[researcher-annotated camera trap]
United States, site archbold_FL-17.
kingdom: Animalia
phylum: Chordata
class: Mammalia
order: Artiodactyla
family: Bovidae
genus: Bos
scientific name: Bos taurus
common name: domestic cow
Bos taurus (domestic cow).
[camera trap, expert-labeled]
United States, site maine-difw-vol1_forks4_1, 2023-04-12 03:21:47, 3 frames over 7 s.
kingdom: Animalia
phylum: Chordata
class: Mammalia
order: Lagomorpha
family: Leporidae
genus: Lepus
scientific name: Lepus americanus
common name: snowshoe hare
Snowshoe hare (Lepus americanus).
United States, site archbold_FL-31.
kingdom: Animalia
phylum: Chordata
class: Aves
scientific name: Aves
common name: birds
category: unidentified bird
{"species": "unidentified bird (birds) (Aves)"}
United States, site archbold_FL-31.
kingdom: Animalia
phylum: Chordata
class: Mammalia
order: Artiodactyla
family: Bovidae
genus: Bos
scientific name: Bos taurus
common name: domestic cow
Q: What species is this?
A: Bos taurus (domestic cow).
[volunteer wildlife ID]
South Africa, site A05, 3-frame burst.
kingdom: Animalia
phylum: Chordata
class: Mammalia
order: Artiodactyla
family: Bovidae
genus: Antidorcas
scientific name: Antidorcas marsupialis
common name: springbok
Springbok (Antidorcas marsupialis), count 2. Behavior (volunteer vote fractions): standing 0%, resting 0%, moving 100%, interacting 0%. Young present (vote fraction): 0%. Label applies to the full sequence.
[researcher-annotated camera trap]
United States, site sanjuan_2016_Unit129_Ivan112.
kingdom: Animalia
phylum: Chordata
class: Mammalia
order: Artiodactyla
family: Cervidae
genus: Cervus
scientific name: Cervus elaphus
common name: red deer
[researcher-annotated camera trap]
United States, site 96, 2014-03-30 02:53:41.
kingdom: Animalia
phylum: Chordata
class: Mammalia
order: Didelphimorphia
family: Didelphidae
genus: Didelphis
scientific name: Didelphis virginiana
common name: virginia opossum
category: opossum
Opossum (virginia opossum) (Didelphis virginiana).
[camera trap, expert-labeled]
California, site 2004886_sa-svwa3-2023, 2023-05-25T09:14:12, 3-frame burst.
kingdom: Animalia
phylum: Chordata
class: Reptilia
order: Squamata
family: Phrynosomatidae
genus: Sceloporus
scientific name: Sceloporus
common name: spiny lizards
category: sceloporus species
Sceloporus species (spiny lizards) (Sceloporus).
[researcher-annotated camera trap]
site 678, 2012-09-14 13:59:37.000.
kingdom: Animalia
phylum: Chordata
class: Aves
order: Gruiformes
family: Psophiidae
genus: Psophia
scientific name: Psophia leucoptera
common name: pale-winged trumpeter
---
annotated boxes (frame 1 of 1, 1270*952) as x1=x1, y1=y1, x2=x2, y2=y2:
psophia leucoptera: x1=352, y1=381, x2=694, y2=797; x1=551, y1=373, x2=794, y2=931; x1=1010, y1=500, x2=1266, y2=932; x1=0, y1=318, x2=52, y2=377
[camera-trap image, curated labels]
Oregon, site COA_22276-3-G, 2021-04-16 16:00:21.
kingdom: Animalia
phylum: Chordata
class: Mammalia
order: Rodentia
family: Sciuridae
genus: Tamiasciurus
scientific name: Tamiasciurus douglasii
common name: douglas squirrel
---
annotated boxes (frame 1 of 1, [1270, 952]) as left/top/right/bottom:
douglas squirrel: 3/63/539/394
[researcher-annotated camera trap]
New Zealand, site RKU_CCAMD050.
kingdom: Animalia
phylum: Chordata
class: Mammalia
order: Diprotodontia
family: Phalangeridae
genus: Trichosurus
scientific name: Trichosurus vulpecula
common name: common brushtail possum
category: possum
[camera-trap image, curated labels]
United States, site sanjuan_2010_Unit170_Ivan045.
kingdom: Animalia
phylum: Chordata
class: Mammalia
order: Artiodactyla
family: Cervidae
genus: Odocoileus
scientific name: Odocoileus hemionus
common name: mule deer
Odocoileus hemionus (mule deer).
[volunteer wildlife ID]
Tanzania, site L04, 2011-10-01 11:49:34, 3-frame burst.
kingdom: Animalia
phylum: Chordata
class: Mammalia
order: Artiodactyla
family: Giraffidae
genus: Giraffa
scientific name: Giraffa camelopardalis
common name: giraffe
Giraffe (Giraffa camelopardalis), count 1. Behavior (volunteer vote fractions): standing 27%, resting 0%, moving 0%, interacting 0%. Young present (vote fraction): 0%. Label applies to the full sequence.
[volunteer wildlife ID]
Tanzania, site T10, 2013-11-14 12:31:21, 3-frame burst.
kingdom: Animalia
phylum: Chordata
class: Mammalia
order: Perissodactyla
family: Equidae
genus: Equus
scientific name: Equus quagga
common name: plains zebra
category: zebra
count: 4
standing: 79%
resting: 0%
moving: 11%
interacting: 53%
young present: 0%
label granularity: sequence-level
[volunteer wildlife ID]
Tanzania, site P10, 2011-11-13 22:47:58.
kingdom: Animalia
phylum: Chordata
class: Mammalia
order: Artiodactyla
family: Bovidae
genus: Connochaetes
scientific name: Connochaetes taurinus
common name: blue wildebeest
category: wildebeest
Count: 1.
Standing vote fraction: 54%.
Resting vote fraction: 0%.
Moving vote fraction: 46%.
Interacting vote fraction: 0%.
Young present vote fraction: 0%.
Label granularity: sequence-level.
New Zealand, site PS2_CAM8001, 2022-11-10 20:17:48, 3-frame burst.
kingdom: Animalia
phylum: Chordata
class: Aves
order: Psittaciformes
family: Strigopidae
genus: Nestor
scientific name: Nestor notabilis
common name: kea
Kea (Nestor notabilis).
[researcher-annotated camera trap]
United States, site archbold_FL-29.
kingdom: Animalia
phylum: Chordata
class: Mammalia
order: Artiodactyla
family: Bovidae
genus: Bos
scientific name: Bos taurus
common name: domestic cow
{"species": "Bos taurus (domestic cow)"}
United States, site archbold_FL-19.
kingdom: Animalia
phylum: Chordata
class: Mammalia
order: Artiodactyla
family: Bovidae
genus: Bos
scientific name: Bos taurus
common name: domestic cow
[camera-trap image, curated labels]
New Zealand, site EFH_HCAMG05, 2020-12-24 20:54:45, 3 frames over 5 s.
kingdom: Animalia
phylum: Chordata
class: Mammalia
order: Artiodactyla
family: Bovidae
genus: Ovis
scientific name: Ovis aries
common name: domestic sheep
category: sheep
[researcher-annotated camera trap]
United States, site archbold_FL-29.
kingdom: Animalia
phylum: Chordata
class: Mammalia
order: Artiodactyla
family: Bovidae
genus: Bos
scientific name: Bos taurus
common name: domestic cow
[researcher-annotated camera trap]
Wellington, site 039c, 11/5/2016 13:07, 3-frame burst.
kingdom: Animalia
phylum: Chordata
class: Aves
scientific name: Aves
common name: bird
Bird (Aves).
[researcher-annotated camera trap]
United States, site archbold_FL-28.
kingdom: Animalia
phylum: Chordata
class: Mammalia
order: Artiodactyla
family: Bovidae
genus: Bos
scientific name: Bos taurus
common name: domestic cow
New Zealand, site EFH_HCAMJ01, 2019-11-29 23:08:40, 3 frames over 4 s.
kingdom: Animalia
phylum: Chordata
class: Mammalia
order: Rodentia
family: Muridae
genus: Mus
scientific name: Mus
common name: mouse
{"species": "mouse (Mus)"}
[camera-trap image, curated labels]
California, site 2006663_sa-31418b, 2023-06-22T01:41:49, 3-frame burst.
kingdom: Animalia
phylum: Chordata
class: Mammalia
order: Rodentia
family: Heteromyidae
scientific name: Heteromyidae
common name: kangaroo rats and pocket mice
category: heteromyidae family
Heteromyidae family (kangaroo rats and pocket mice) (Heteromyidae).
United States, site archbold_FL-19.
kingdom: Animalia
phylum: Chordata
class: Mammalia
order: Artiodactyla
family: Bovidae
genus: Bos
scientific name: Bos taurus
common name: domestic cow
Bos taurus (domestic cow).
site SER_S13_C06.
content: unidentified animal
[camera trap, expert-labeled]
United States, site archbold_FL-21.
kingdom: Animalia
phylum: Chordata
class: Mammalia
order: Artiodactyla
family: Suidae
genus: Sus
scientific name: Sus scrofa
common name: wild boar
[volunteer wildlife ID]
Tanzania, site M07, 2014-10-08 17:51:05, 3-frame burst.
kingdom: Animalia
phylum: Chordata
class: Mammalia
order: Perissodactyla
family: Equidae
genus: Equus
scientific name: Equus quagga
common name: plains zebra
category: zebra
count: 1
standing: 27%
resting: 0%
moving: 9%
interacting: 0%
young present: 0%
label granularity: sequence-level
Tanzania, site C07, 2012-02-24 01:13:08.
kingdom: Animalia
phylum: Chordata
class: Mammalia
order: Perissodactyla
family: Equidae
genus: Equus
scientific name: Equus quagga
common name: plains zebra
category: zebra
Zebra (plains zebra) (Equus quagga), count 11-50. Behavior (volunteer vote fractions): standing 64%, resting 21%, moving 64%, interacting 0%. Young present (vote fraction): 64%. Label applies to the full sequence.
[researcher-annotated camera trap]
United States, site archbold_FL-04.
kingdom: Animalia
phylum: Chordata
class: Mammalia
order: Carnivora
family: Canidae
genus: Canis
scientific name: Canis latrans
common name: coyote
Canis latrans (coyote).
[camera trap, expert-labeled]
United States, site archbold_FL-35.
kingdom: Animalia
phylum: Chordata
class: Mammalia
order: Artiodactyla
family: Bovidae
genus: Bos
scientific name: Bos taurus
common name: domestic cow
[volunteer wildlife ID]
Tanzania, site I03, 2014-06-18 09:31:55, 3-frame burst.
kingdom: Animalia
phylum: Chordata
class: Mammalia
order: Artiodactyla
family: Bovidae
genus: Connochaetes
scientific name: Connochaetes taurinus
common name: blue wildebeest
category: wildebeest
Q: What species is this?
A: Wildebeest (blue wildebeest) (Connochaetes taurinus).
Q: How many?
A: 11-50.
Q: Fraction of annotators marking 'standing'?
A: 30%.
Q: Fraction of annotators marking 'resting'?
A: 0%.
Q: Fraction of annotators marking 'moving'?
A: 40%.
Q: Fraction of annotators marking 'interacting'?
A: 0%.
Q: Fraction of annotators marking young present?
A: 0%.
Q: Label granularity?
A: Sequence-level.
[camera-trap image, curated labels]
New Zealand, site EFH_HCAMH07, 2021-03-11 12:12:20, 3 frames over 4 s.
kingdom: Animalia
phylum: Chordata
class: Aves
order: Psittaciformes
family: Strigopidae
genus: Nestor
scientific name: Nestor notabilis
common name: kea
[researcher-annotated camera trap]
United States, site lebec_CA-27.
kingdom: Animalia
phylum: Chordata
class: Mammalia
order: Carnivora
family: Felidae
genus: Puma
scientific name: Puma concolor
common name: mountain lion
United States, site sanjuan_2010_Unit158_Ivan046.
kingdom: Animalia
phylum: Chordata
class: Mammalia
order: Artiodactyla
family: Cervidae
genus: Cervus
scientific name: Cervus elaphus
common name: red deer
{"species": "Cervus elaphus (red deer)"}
::::
- Task to complete -
All lines from the opening of the listing above through the line that contains "United States, site maine-difw-vol1_forks4_1, 2023-04-12" should be given again exactly, and nothing more.

- Worked solution -
[researcher-annotated camera trap]
United States, site archbold_FL-17.
kingdom: Animalia
phylum: Chordata
class: Mammalia
order: Artiodactyla
family: Bovidae
genus: Bos
scientific name: Bos taurus
common name: domestic cow
Bos taurus (domestic cow).
[camera trap, expert-labeled]
United States, site maine-difw-vol1_forks4_1, 2023-04-12 03:21:47, 3 frames over 7 s.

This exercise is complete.